A lot of people have lost people they care about to violence over the years. In a nation of more than 330 million people, that’s going to happen, after all. In many of those cases, the weapon used was a firearm, unfortunately.
And afterward, a lot of those people end up as anti-Second Amendment activists. They desperately want gun control and they believe their status as people who lost someone to “gun violence” somehow makes their opinions worth more.
Take this op-ed in USA Today titled, “My brother was murdered. Now my elected leaders reject my plea for commonsense gun laws.”
In it, the author writes:
On Aug. 31, 2019, my younger brother Joe was on his way to take family photos with his wife and two children in the car – my 11-year-old nephew and 13-year-old niece. They pulled up to a red light in Odessa, Texas.
In seconds, he was shot and killed.
Our lives would never be the same. My brother was one of seven the shooter killed that day; 25 others were shot and wounded.
The hole in my brother’s chest took his life. We’ll never be able to fill the hole in our entire family.
In the two years since, I’ve fought for gun safety laws that could have saved my brother and would save thousands of lives.
Except, if her brother was killed in the Odessa rampage shooting, then gun laws already failed her family.
The gun used in that shooting was reportedly made by a non-licensed gun maker who then sold it to someone who wasn’t eligible to own a firearm in the first place. Both parties broke the law well before the rampage ever started. Because of the nature of the gun being sold, there’s no reason to believe universal background checks would have stopped it. Further, if Texas had banned so-called ghost guns, there’s still no reason to believe the maker wouldn’t have still been able to manufacture the weapon.
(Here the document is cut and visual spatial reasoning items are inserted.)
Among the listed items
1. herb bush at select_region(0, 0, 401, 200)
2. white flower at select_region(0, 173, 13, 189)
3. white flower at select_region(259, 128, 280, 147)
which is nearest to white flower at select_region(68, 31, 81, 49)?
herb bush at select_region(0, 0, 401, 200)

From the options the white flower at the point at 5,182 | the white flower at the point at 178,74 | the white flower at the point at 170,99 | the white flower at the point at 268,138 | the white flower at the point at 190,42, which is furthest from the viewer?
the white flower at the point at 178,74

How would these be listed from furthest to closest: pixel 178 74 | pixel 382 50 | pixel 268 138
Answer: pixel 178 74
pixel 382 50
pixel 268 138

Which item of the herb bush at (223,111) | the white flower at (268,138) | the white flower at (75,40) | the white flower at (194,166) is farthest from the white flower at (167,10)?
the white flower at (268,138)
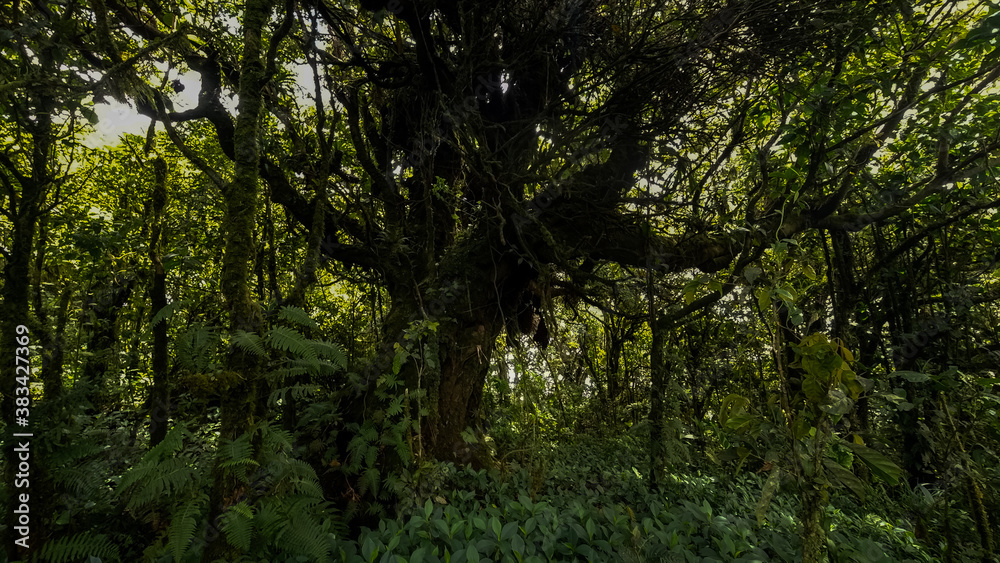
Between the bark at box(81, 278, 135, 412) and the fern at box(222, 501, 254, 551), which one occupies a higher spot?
the bark at box(81, 278, 135, 412)

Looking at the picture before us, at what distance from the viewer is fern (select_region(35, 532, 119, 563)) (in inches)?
92.4

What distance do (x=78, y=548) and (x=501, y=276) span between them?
12.9 ft

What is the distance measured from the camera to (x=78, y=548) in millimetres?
2375

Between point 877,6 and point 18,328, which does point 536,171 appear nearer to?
point 877,6

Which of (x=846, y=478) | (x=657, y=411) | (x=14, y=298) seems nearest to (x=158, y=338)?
(x=14, y=298)

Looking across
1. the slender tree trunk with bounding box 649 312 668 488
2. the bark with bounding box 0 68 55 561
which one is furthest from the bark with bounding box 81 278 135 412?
the slender tree trunk with bounding box 649 312 668 488

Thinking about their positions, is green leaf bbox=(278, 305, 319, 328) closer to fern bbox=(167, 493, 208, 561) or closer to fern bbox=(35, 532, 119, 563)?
fern bbox=(167, 493, 208, 561)

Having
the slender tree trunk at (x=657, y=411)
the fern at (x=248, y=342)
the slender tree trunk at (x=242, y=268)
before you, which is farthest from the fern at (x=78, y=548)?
the slender tree trunk at (x=657, y=411)

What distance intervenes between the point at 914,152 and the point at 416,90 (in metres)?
5.48

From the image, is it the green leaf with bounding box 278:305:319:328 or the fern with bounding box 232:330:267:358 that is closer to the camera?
the fern with bounding box 232:330:267:358

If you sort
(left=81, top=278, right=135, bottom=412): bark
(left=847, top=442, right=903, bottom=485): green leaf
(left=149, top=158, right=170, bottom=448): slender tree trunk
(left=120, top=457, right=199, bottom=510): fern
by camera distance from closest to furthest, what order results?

But, then again, what do you expect?
See, the author, Carla Byrne, lost her brother. That’s awful. I lost a dear friend to a shooting, but I won’t even pretend I know what it’s like to lose a sibling to something like this. I have a better idea than most, but not enough of one to say I actually know what it’s like.
What I do know, though, is that losing a loved one doesn’t convey any expertise upon anyone except what it’s like to lose a brother/sister/parent/whatever to such an awful incident. That’s it.
Byrne adds:
I’ve testified before the Texas Legislature, begging them to hear my story and the stories of thousands of other gun violence survivors who demand action. I tried to transport them back to to the days and weeks after my brother’s killing so they could hear my mother wailing.
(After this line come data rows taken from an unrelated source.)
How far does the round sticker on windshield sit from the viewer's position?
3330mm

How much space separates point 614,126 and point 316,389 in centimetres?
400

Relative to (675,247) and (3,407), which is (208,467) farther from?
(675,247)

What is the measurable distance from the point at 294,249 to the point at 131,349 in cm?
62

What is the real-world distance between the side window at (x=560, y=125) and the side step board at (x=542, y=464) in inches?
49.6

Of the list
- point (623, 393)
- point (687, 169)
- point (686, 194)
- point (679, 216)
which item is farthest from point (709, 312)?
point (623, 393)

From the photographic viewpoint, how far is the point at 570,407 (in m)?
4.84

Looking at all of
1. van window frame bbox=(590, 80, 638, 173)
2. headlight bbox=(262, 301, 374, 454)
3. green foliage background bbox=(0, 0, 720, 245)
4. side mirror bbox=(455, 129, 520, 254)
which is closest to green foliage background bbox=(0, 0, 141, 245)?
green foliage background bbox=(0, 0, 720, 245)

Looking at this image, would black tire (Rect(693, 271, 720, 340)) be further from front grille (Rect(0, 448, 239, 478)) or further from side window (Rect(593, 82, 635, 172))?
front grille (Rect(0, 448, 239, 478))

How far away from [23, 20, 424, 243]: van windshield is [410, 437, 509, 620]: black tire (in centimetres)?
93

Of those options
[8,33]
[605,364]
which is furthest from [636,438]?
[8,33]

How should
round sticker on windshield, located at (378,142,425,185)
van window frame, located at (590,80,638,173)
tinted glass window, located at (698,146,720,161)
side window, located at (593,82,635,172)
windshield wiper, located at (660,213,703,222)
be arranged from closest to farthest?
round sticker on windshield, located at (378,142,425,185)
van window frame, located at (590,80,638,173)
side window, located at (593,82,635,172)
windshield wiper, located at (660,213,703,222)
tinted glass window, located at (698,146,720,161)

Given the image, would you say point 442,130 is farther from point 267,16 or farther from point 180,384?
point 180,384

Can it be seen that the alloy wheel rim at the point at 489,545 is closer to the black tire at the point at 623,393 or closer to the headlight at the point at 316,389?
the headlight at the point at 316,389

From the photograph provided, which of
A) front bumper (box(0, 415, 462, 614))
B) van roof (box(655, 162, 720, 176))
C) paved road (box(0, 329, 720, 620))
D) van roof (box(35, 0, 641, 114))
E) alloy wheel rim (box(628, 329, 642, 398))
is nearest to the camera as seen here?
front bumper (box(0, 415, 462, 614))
So they could see the tears flowing from my father’s eyes, and my niece and nephew heartbroken, fatherless.
They’d see my sister and me, shellshocked, so angry.
And this is why I say that it conveys no real expertise.
Byrne is upset over the loss of her brother. She should be. He was murdered for absolutely no reason by a man who wanted nothing more than to just indiscriminately kill people. She has every reason to be upset.
Yet her anger doesn’t make her an expert. It doesn’t convey any understanding regarding the role gun control plays in empowering criminals. She doesn’t understand that the laws she supports do nothing to deter criminals or stop mass shootings, but it does make life difficult for law-abiding citizens and may well result in those citizens’ deaths.
Nothing in that history gives her that expertise.
As such, why should lawmakers take her pleas more seriously than the pleas of millions of other Texans to leave their gun rights alone? Does her loss convey some kind of moral authority that’s greater than anyone else’s? No.
She lost someone she loved to an awful incident. Yet if she actually had the expertise she pretends, she’d know just how much of a black swan that shooting really was.
But she’s not alone. Plenty of others who lose loved ones to so-called gun violence believe their loss makes them more important, makes their voices worth more than yours.
I hate to break it to them, it doesn’t.